You can see that $\Delta t_r$ gets smaller when $r$ gets smaller, indicating the time dilation for an object near a massive object. Once $r$ nears the value $2GM/c^2$, $\Delta t_r$ nears zero. This is the Schwarzschild radius for the massive object, which is usually unreachable because it is inside the object, unless the object is a black hole.

Last edited: Feb 10, 2007
8. Feb 10, 2007

### hover

So let me punch in numbers for this equation and someone tell me if i am right.

$$\Delta t_r=\Delta t_\infty \sqrt{1-\frac{2GM}{rc^2}}$$

So say that someone far away in space measures 1 sec. That person compares his measured time to time on the surface of the earth. So let me punch that in.

$$\Delta t_r=\Delta t_\infty \sqrt{1-\frac{2*G*5.9742 × 10^24 kilograms}{6378100 meters*186000^2}}$$
(2*G*5.9742*10^24)/(6378100*186000)
7.9695828*10^14/2.206567476*10^17=.003611756
1*Square root(1-.003611756)
$\Delta t_r=.9981$

If i did my calculations right, for every 1 second out in space .9981 seconds goes by on earth. Is this correct??

Last edited: Feb 10, 2007
9. Feb 10, 2007

### pervect

Staff Emeritus
Nope. The actual number is a lot closer to 1 - the difference is only .7 parts per billion.

See http://hyperphysics.phy-astr.gsu.edu/hbase/relativ/gratim.html

Looking over your calculation, one error appears to be using 186000 mi/hr for the speed of light rather than 3*10^8 meters/second.

Google calculator can help with this sort of calculation, see for instance

Last edited: Feb 10, 2007
10. Feb 10, 2007

### hover

So i did it wrong.... Can someone please show me the correct steps on how to do this using that equation because i'm starting to get lost now.

11. Feb 10, 2007

### nakurusil

You did it almost right. You need to replace 186000 with 3x10^8. The speed of light must be expressed in SI units (i.e. m/s). pervect just told you that.

12. Feb 10, 2007

### hover

Just making sure that was the only thing.

13. Feb 10, 2007

### pervect

Staff Emeritus
While I like to help people out with physics problems, I think getting people to be as self-reliant as is reasonable is the best way to help them. "Teach a man to fish" vs giving him fish, etc.

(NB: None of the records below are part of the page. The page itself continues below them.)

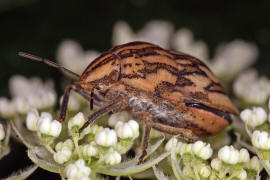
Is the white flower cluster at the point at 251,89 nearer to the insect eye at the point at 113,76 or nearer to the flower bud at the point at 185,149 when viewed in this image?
the flower bud at the point at 185,149

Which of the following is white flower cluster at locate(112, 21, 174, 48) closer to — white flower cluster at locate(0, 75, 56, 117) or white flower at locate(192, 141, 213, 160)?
white flower cluster at locate(0, 75, 56, 117)

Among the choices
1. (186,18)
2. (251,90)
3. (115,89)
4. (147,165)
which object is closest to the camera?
(147,165)

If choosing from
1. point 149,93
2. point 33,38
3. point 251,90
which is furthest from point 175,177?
point 33,38

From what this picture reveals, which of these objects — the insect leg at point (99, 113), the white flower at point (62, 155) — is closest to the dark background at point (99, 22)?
the insect leg at point (99, 113)

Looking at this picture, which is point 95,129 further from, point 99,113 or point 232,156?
point 232,156

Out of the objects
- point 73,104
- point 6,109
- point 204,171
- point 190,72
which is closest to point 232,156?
point 204,171

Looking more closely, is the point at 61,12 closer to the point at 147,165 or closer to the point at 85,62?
the point at 85,62
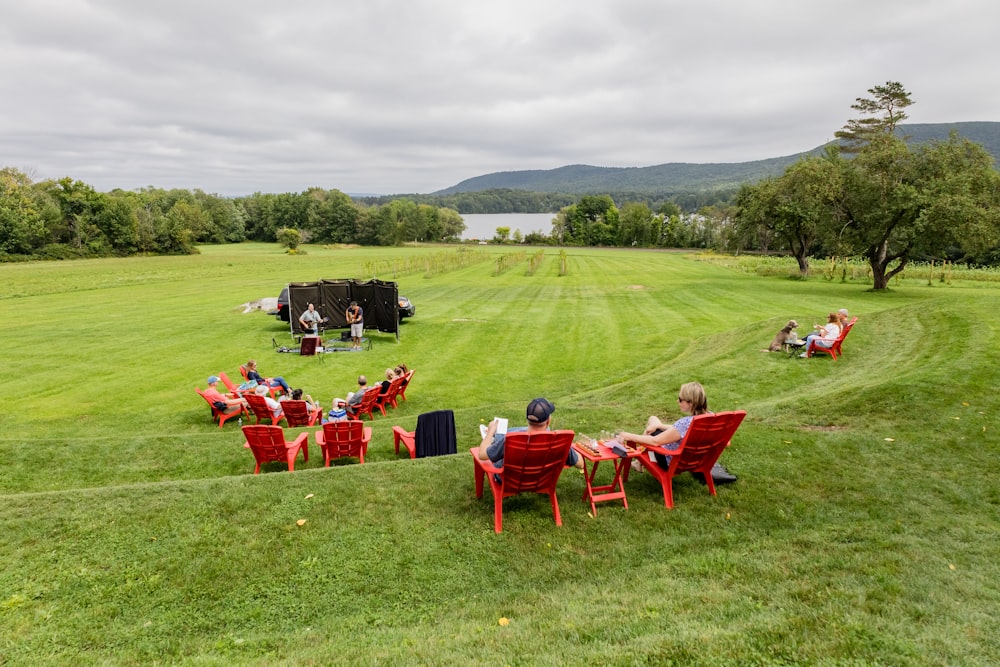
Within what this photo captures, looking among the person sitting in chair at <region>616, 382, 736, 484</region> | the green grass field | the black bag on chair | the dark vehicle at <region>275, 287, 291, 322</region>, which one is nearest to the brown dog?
the green grass field

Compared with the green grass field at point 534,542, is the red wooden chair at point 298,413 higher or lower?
lower

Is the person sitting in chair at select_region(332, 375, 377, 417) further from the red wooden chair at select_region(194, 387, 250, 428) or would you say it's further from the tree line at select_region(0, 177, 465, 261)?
the tree line at select_region(0, 177, 465, 261)

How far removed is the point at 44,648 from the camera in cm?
362

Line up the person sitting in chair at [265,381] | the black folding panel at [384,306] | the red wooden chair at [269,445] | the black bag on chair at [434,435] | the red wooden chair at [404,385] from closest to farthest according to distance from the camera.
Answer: the red wooden chair at [269,445] → the black bag on chair at [434,435] → the person sitting in chair at [265,381] → the red wooden chair at [404,385] → the black folding panel at [384,306]

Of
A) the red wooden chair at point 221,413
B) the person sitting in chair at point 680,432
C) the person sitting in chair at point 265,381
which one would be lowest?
the red wooden chair at point 221,413

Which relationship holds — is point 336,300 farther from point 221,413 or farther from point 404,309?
point 221,413

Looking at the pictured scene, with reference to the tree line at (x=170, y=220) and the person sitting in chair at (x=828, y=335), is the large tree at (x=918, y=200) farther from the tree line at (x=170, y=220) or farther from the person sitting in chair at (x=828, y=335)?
the tree line at (x=170, y=220)

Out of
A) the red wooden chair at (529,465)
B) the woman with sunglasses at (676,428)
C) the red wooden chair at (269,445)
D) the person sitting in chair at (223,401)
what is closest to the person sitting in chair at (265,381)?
the person sitting in chair at (223,401)

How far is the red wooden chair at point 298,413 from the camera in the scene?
9.59m

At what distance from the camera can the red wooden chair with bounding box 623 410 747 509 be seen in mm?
5344

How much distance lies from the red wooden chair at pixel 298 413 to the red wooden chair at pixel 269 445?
2.04 meters

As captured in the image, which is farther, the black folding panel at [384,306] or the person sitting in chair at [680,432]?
the black folding panel at [384,306]

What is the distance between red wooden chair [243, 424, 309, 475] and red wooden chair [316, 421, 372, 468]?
1.37 ft

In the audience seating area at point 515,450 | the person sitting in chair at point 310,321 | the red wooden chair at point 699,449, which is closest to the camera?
the audience seating area at point 515,450
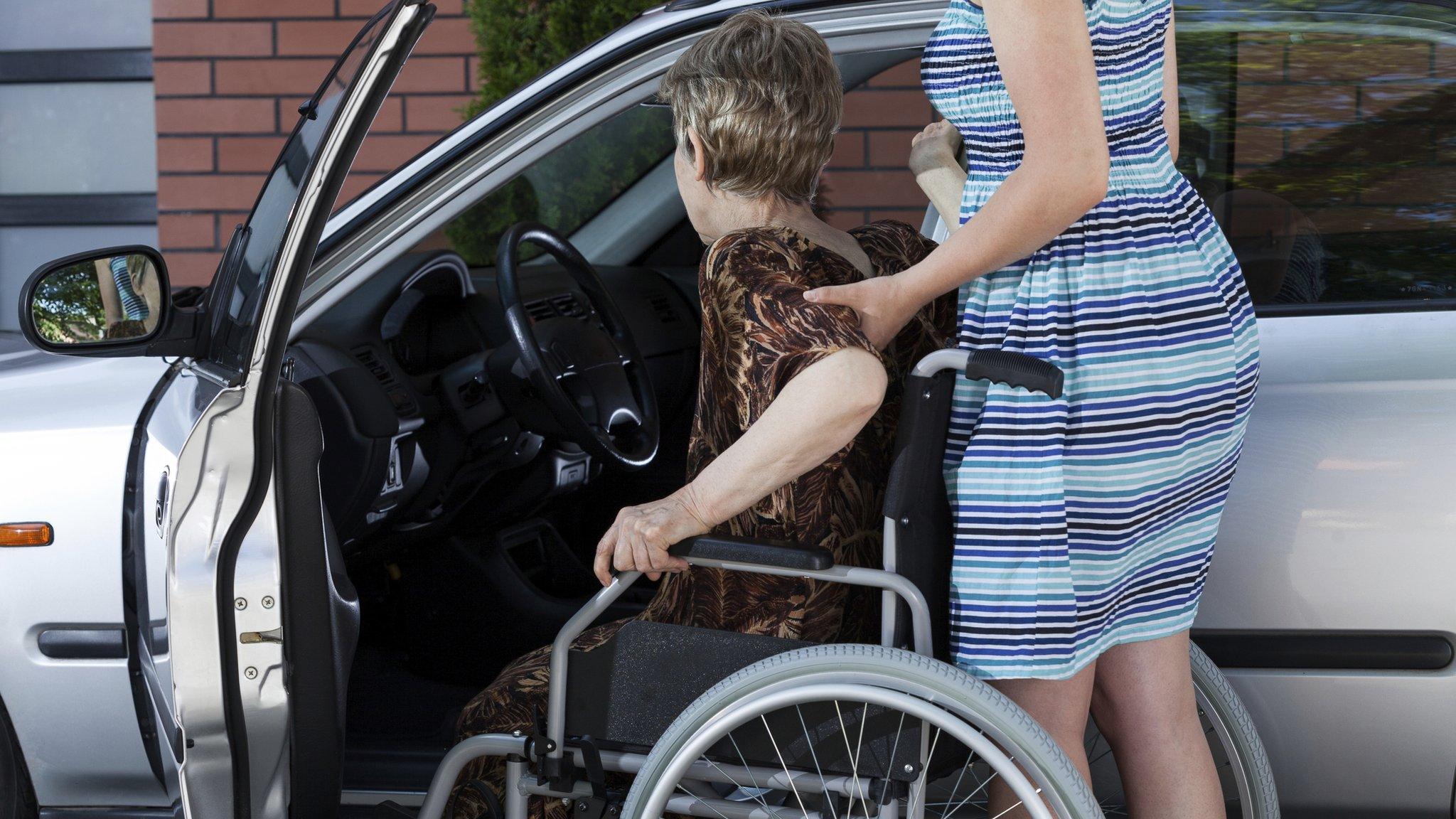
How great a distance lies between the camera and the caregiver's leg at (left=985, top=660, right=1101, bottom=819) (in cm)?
160

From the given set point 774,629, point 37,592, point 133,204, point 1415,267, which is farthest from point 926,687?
point 133,204

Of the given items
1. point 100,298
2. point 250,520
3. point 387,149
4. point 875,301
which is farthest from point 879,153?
point 387,149

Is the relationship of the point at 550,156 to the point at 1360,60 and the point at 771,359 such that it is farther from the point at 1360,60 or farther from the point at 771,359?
the point at 1360,60

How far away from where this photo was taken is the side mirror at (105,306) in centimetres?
174

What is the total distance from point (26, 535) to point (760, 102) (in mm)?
1210

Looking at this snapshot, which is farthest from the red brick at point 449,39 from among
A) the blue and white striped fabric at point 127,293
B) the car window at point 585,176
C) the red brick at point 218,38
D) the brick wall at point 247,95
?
the blue and white striped fabric at point 127,293

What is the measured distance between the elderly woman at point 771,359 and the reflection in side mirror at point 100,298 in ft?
2.39

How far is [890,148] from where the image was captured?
2801 millimetres

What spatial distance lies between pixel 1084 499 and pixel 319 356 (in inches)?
51.1

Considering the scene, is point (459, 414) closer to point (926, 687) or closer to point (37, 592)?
point (37, 592)

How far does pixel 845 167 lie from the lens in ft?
10.3

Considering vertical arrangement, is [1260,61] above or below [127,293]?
above

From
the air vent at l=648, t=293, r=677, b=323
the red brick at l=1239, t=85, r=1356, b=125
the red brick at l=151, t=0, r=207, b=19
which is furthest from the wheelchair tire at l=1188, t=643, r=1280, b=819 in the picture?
the red brick at l=151, t=0, r=207, b=19

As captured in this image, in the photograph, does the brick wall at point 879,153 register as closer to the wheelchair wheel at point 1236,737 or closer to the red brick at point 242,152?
the wheelchair wheel at point 1236,737
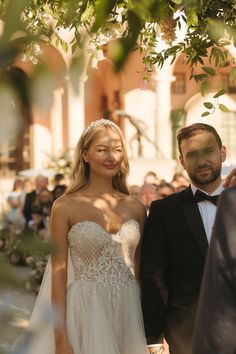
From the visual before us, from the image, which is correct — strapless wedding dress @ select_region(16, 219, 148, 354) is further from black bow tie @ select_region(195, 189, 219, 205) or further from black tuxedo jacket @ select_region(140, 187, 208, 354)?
black bow tie @ select_region(195, 189, 219, 205)

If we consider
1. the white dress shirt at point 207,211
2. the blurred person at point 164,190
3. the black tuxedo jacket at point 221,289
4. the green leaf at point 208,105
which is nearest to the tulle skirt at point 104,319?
the white dress shirt at point 207,211

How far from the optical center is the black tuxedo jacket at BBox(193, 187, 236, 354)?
6.67 feet

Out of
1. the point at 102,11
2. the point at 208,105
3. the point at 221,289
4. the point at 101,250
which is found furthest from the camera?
the point at 208,105

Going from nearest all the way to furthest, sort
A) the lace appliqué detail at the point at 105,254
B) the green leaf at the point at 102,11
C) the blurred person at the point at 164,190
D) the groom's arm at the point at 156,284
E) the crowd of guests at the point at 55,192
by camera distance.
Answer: the green leaf at the point at 102,11
the groom's arm at the point at 156,284
the lace appliqué detail at the point at 105,254
the crowd of guests at the point at 55,192
the blurred person at the point at 164,190

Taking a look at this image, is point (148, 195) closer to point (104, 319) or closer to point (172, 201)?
point (104, 319)

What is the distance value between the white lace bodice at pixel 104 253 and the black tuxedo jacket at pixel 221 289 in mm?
2785

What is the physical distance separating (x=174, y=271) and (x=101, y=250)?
0.48 metres

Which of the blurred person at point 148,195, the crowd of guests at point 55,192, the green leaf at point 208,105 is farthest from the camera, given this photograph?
the crowd of guests at point 55,192

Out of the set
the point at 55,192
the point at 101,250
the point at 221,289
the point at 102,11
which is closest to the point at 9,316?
the point at 102,11

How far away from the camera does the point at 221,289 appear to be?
2043 mm

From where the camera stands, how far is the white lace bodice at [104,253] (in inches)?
193

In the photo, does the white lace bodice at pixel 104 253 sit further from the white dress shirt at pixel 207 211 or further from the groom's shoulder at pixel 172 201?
the white dress shirt at pixel 207 211

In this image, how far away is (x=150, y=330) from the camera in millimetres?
4738

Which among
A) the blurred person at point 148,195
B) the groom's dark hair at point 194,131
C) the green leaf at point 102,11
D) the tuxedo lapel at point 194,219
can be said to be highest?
the green leaf at point 102,11
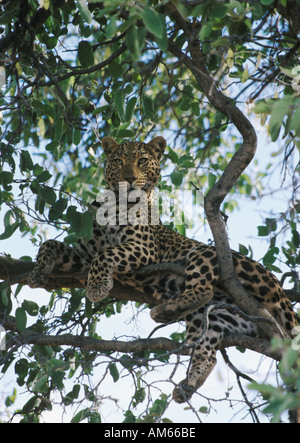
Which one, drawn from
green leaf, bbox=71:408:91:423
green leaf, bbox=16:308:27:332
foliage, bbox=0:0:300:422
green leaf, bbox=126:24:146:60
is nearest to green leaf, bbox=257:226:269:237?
foliage, bbox=0:0:300:422

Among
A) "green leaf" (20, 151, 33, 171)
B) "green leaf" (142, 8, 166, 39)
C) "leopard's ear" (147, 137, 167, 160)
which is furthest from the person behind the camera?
"leopard's ear" (147, 137, 167, 160)

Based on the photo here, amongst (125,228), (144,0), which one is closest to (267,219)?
(125,228)

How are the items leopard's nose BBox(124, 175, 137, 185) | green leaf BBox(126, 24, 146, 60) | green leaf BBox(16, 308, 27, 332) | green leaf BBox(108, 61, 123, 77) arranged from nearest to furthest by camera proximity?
green leaf BBox(126, 24, 146, 60), green leaf BBox(16, 308, 27, 332), green leaf BBox(108, 61, 123, 77), leopard's nose BBox(124, 175, 137, 185)

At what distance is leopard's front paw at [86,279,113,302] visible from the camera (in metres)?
5.35

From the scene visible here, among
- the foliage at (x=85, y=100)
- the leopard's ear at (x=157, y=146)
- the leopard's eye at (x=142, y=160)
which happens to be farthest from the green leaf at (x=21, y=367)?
the leopard's ear at (x=157, y=146)

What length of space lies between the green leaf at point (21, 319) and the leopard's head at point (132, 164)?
2.23 metres

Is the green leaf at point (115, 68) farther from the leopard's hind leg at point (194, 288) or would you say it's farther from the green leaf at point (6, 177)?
the leopard's hind leg at point (194, 288)

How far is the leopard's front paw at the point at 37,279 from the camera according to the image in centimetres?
527

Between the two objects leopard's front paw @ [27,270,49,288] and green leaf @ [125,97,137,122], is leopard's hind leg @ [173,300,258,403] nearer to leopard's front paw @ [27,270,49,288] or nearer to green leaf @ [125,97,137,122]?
leopard's front paw @ [27,270,49,288]

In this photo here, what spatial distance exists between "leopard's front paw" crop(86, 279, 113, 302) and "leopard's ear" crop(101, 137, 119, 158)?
6.02ft

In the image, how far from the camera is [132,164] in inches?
258

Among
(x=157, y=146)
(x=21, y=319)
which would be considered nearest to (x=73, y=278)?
(x=21, y=319)
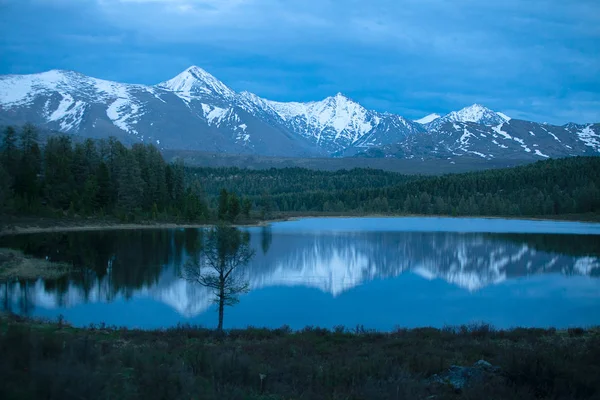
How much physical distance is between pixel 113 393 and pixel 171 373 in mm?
949

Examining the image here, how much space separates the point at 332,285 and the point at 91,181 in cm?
5431

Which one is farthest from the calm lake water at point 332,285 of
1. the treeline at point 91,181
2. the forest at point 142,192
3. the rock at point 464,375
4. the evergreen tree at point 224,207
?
the evergreen tree at point 224,207

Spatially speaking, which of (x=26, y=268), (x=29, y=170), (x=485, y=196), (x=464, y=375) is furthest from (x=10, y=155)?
(x=485, y=196)

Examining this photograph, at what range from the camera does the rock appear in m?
9.99

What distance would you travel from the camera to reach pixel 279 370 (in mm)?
10617

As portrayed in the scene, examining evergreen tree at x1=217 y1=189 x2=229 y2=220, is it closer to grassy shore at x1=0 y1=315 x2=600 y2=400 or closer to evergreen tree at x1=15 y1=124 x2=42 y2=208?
evergreen tree at x1=15 y1=124 x2=42 y2=208

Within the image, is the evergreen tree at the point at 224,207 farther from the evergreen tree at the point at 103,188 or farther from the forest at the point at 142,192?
the evergreen tree at the point at 103,188

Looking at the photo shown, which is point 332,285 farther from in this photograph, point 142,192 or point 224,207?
point 224,207

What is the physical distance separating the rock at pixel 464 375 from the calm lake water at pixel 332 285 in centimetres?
1347

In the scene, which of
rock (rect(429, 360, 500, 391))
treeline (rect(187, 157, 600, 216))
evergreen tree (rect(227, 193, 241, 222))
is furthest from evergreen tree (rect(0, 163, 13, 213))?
rock (rect(429, 360, 500, 391))

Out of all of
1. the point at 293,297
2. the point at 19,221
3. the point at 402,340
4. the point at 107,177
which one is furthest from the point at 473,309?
the point at 107,177

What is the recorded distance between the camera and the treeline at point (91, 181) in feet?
249

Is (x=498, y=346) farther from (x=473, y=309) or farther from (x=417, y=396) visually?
(x=473, y=309)

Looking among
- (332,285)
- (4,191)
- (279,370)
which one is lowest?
(332,285)
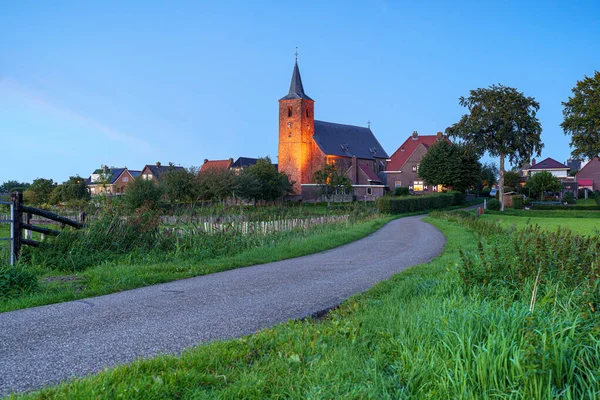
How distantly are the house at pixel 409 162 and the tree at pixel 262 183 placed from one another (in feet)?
65.2

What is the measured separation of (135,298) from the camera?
25.5ft

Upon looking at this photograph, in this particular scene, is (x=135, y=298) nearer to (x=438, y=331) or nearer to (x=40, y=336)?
(x=40, y=336)

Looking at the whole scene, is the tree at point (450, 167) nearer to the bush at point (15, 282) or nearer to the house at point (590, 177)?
the house at point (590, 177)

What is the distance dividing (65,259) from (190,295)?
4.73m

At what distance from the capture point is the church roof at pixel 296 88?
285 ft

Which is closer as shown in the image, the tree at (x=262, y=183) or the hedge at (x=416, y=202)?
the hedge at (x=416, y=202)

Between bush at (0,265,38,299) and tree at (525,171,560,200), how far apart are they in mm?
81802

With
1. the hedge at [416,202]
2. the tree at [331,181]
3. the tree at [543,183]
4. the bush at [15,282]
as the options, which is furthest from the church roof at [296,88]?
the bush at [15,282]

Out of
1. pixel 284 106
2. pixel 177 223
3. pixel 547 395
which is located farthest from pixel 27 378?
pixel 284 106

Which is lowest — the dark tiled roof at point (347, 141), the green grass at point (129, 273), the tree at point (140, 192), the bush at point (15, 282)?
the green grass at point (129, 273)

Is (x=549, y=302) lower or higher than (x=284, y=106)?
lower

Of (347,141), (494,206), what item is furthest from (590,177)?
(494,206)

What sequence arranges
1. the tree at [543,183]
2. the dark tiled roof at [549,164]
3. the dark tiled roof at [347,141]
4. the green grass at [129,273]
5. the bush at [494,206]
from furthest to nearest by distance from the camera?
1. the dark tiled roof at [549,164]
2. the dark tiled roof at [347,141]
3. the tree at [543,183]
4. the bush at [494,206]
5. the green grass at [129,273]

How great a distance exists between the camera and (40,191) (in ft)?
222
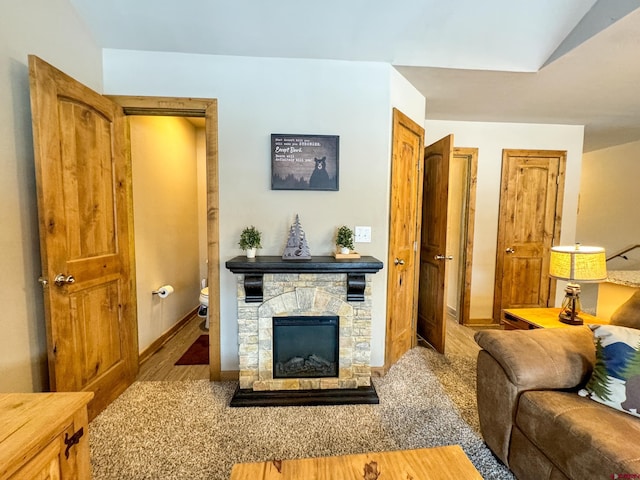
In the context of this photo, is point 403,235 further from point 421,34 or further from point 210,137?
point 210,137

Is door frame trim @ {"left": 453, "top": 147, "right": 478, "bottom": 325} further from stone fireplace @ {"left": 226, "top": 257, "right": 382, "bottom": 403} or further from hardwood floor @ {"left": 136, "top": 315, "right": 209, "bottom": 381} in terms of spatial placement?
hardwood floor @ {"left": 136, "top": 315, "right": 209, "bottom": 381}

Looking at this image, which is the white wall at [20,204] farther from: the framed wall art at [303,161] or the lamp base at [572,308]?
the lamp base at [572,308]

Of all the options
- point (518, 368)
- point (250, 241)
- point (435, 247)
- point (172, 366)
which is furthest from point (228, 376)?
point (435, 247)

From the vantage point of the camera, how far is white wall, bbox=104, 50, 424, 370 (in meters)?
2.05

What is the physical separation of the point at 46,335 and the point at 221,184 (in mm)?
1364

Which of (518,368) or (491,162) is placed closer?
(518,368)

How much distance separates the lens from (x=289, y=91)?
2098 millimetres

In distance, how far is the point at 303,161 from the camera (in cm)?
211

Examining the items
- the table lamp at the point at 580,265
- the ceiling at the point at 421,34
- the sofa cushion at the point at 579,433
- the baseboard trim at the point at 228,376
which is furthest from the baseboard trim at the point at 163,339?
the table lamp at the point at 580,265

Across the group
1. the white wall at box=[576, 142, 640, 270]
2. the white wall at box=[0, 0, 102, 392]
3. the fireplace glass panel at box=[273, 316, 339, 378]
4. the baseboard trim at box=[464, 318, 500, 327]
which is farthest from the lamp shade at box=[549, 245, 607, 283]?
the white wall at box=[576, 142, 640, 270]

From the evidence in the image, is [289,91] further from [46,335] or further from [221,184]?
[46,335]

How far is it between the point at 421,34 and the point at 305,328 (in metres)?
2.24

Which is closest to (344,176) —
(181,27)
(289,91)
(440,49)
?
(289,91)

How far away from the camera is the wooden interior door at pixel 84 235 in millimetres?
1475
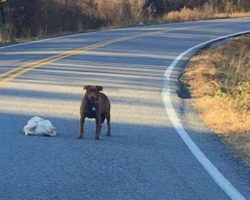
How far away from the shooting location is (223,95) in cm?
1223

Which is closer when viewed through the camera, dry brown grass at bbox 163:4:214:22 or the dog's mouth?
the dog's mouth

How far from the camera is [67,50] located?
71.3 ft

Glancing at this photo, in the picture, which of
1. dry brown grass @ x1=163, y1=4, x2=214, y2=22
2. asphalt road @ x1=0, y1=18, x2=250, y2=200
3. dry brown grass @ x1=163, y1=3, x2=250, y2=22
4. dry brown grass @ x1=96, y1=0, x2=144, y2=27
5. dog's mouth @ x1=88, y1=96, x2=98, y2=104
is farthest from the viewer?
dry brown grass @ x1=163, y1=3, x2=250, y2=22

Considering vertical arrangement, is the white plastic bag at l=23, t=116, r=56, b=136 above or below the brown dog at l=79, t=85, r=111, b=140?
below

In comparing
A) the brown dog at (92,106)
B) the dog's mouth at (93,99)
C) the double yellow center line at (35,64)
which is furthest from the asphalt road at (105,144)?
the dog's mouth at (93,99)

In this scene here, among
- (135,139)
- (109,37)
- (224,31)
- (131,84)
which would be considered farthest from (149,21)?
(135,139)

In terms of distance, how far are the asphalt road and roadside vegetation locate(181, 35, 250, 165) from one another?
27cm

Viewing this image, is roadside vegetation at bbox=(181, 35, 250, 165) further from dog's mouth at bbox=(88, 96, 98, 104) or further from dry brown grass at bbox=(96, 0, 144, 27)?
dry brown grass at bbox=(96, 0, 144, 27)

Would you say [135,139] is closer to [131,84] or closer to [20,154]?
[20,154]

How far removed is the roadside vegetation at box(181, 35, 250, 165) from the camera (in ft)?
31.2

I think that if you actually look at the calculations on the hyperphysics webpage you will see that they get an actual number.

If you can't find the number at first glance, read on towards the end of the page. It's there.

If you redo your calculation and get a different number, then it's time to post again.

If you redo your calculation and get the same number, then you can crow about getting it right :-).

14. Feb 11, 2007

### hover

Thats what i'm trying to do. I'm trying to get a couple examples out of you guys so i can figure out how to do them myself.

So lets use a new example for me to figure out. The sun has a mass of 1.98892×10^30kilograms and a radius 695500000meters. So plugging that in

1* Square root((2*G*1.98892×10^30kilograms)/(695500000meters*c^2))
(2*G*1.98892×10^30kilograms)/(695500000meters*c^2)=4.24648794×10-6
1*Square root(1-4.24648794 × 10-6)=.999997877

Can someone tell me if this is correct?? Did i do it right??

Last edited: Feb 11, 2007
15. Feb 11, 2007

### pervect

Staff Emeritus
Minor typo in the above

Yep - or at least I get the same thing

Yep, I get the same number. The only remaining thing to do is to insure that you're interpreting this number correctly. When compared via (for instance) light signals, the clock on the surface of the sun will run slowly compared by the clock at infinity. Another way of saying this - radiation falling from infinity to the sun's surface will be blue-shifted, making the interval between pulses shorter. So that a 1 second period signal "at infinity" will be blueshifted to a .999997877 second period signal on the surface of the sun.